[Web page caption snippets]
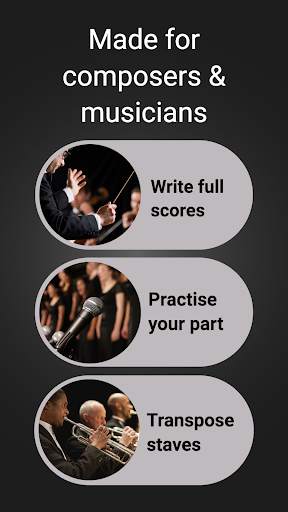 FORTE Score Creator & Composer screenshot 3
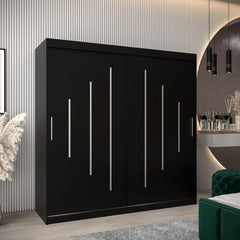 York Sliding Door Wardrobe 200cm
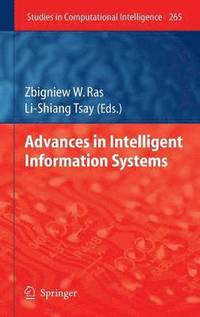 bokomslag Advances in Intelligent Information Systems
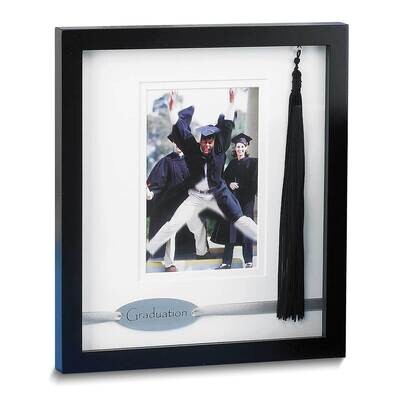 Black Wood Dbl Mat 4x6 Graduate Photo Frame GM4581, MPN: GM4581, 751148059497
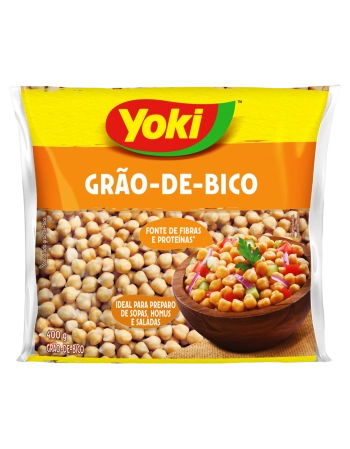 YOKI GRÃO-DE-BICO 400G 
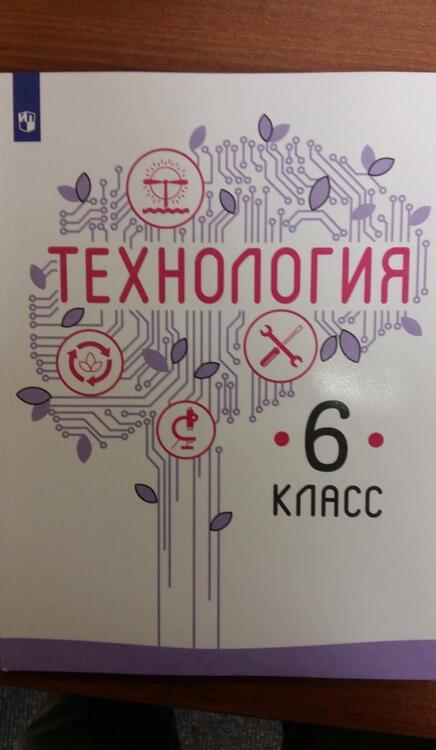Фотография книги "Казакевич, Семенова, Пичугина: Технология. 6 класс. Учебник. ФГОС"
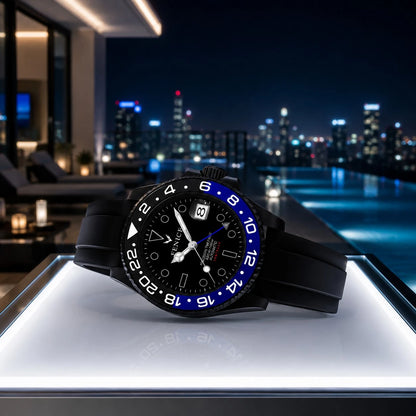 Midnight Noir GMT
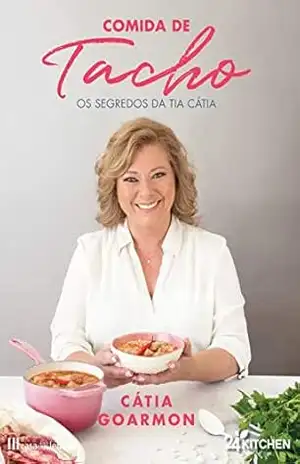 Capa do livro Comida de Tacho - Cátia Goarmon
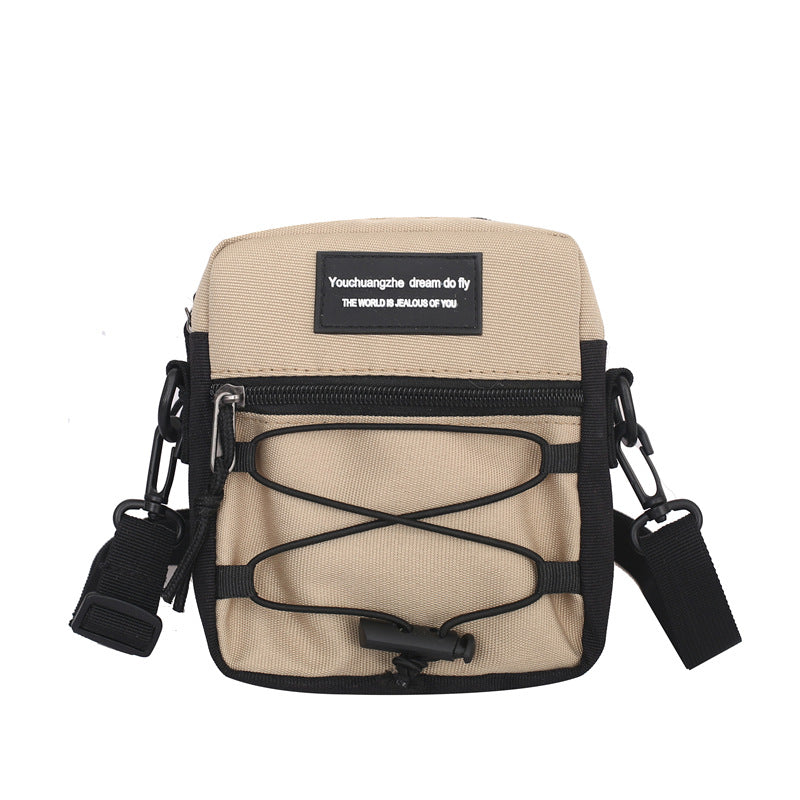 Style Retro Trendy Cool Personality Tooling Crossbody Bags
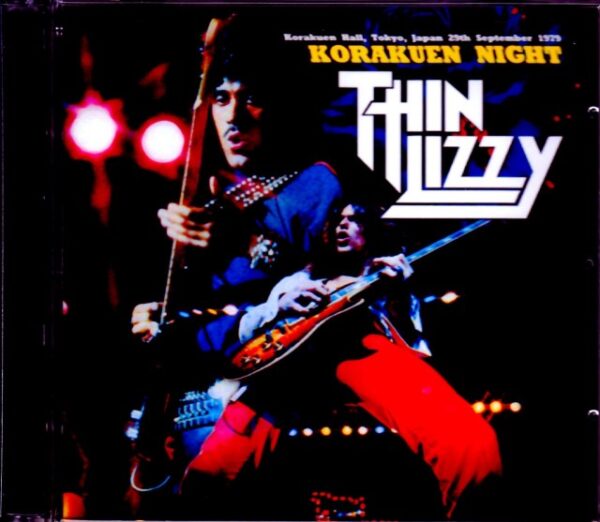 Thin Lizzy Thin Lizzy/Tokyo,Japan 9.29.1979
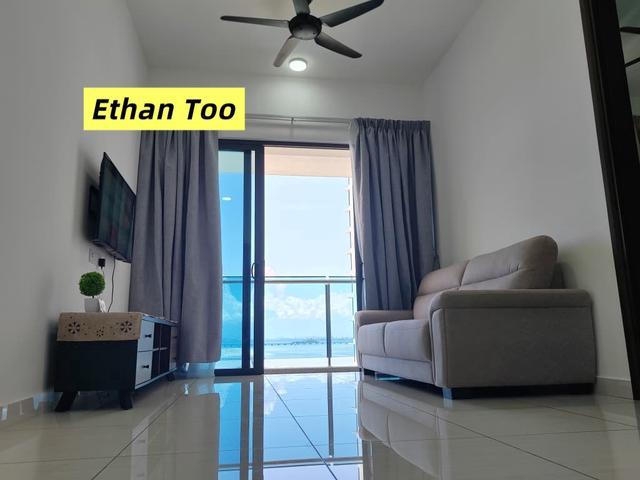 Condominium Bayan Lepas Penang Q2 Queens Residences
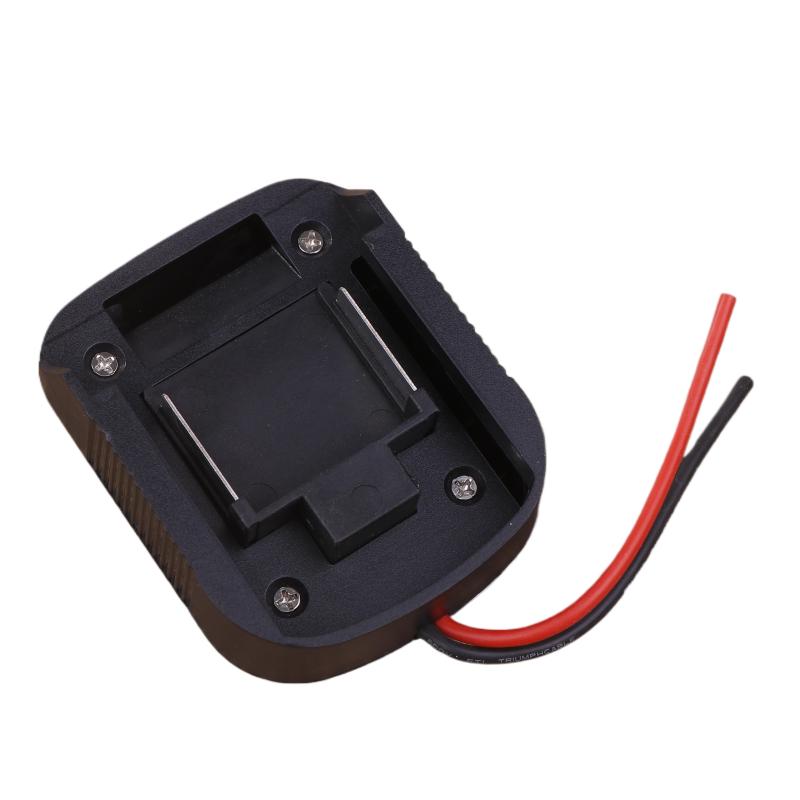 Power Tools Aeg - B*DIY Batteriekabel-Anschluss-Ausgangsadapter für 21V 18V Li-Ionen-Akku-Adapter
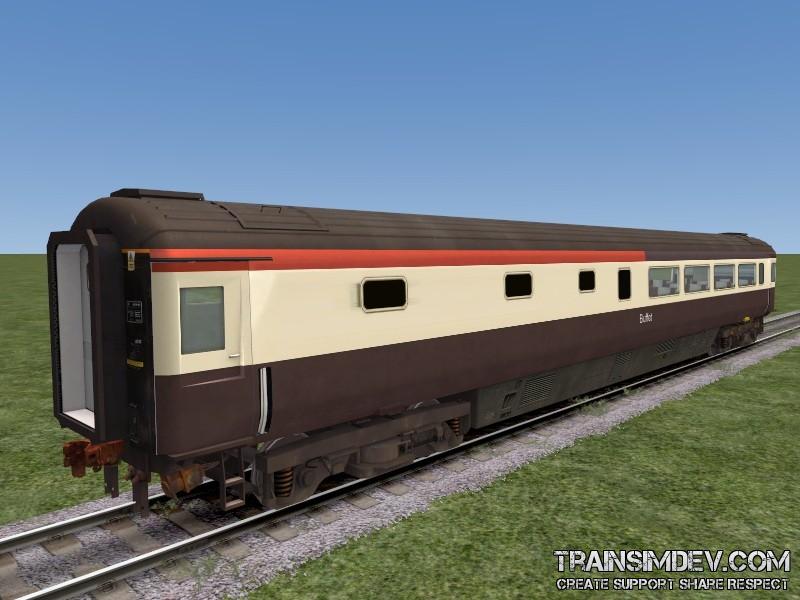 FP Mk3 GWR 175 TRFB (WJC)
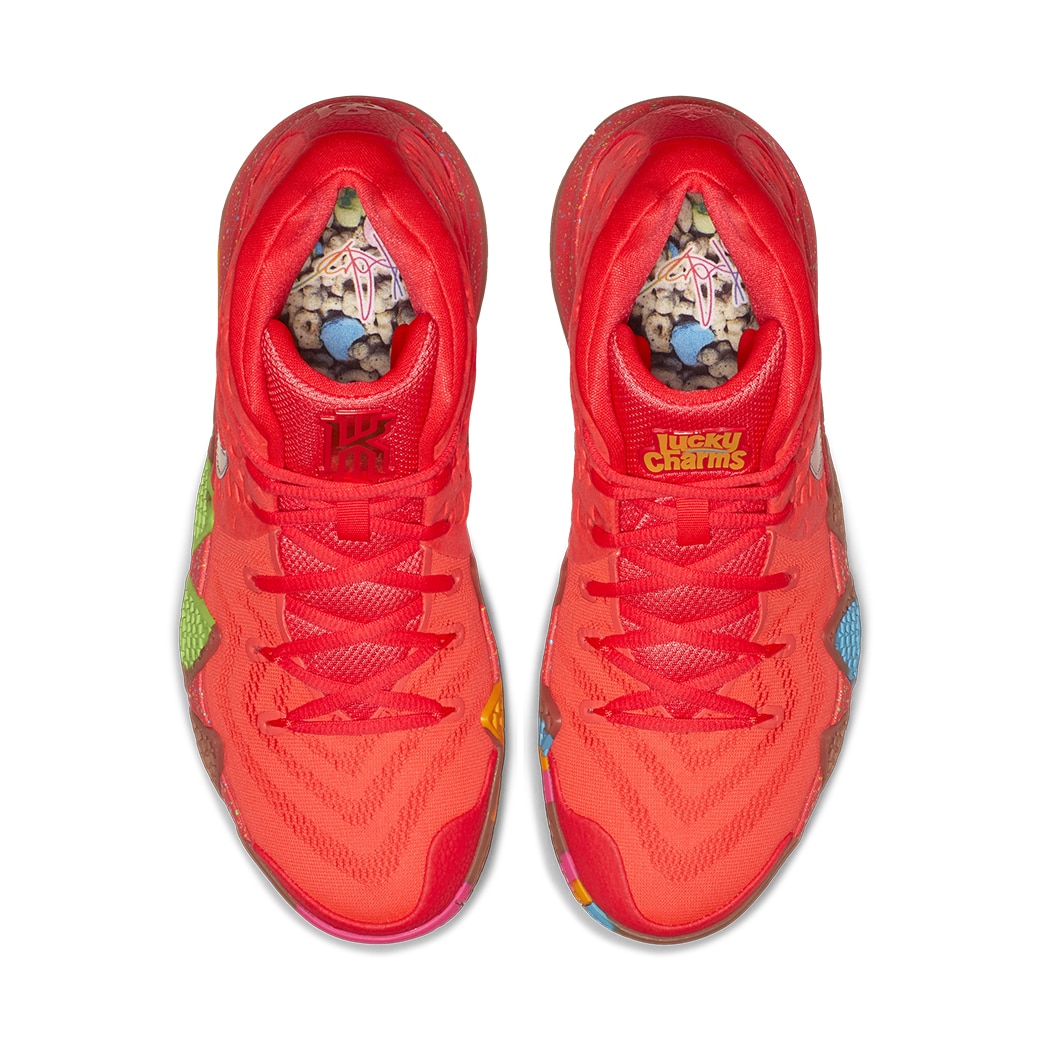 Nike Kyrie 4 'Cereal Pack' to Drop on August 11 on SNKRS App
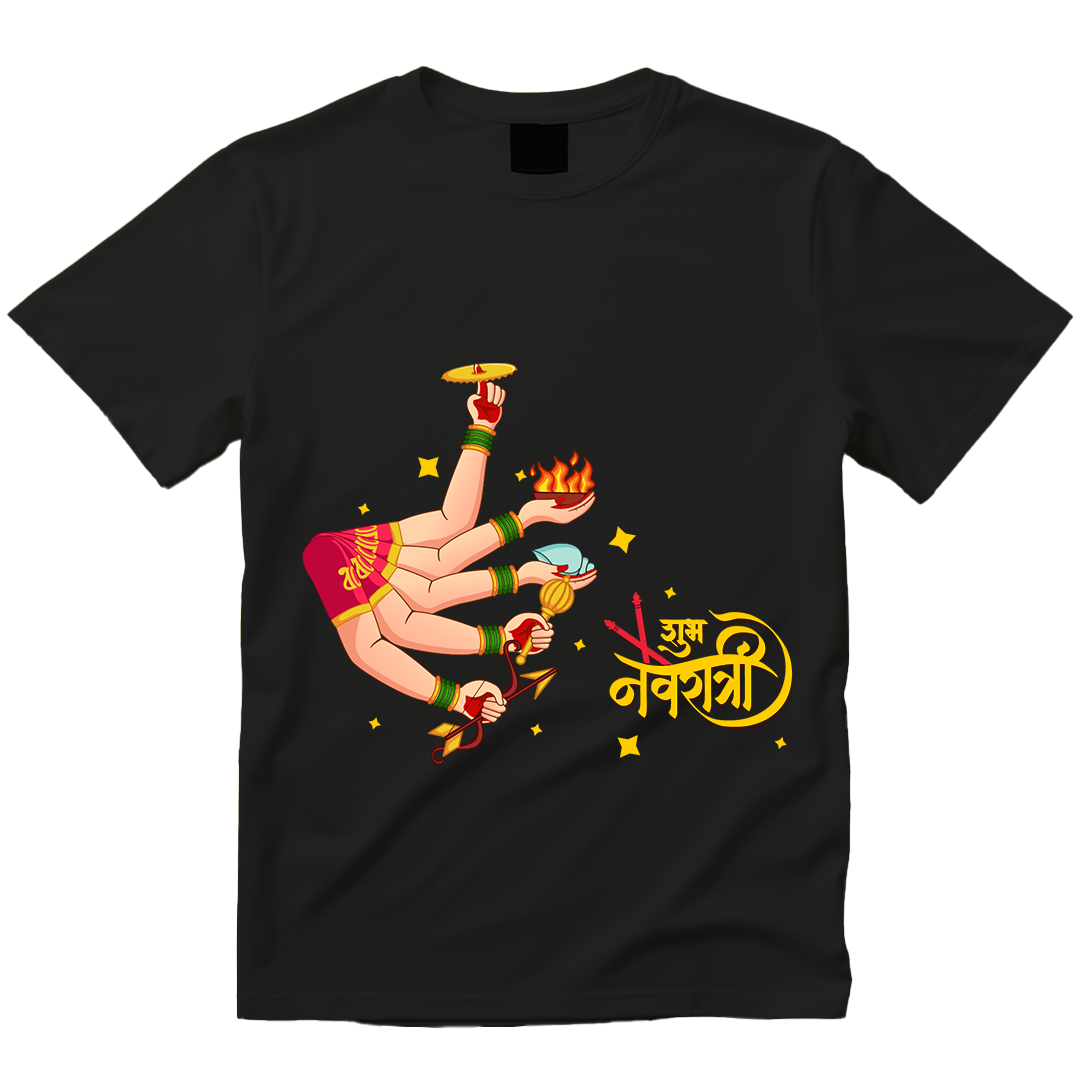 Navratri Unisex Tshirt Shubh Navratri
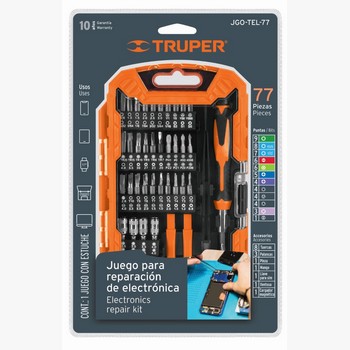 Juego p/reparación de celulares y disp.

> [What is being asked]: Set out every record exactly, images excluded.

> [Exercise output]:
 FORTE Score Creator & Composer screenshot 3
 York Sliding Door Wardrobe 200cm
 bokomslag Advances in Intelligent Information Systems
 Black Wood Dbl Mat 4x6 Graduate Photo Frame GM4581, MPN: GM4581, 751148059497
 YOKI GRÃO-DE-BICO 400G 
Фотография книги "Казакевич, Семенова, Пичугина: Технология. 6 класс. Учебник. ФГОС"
 Midnight Noir GMT
 Capa do livro Comida de Tacho - Cátia Goarmon
 Style Retro Trendy Cool Personality Tooling Crossbody Bags
 Thin Lizzy Thin Lizzy/Tokyo,Japan 9.29.1979
 Condominium Bayan Lepas Penang Q2 Queens Residences
 Power Tools Aeg - B*DIY Batteriekabel-Anschluss-Ausgangsadapter für 21V 18V Li-Ionen-Akku-Adapter
 FP Mk3 GWR 175 TRFB (WJC)
 Nike Kyrie 4 'Cereal Pack' to Drop on August 11 on SNKRS App
 Navratri Unisex Tshirt Shubh Navratri
 Juego p/reparación de celulares y disp.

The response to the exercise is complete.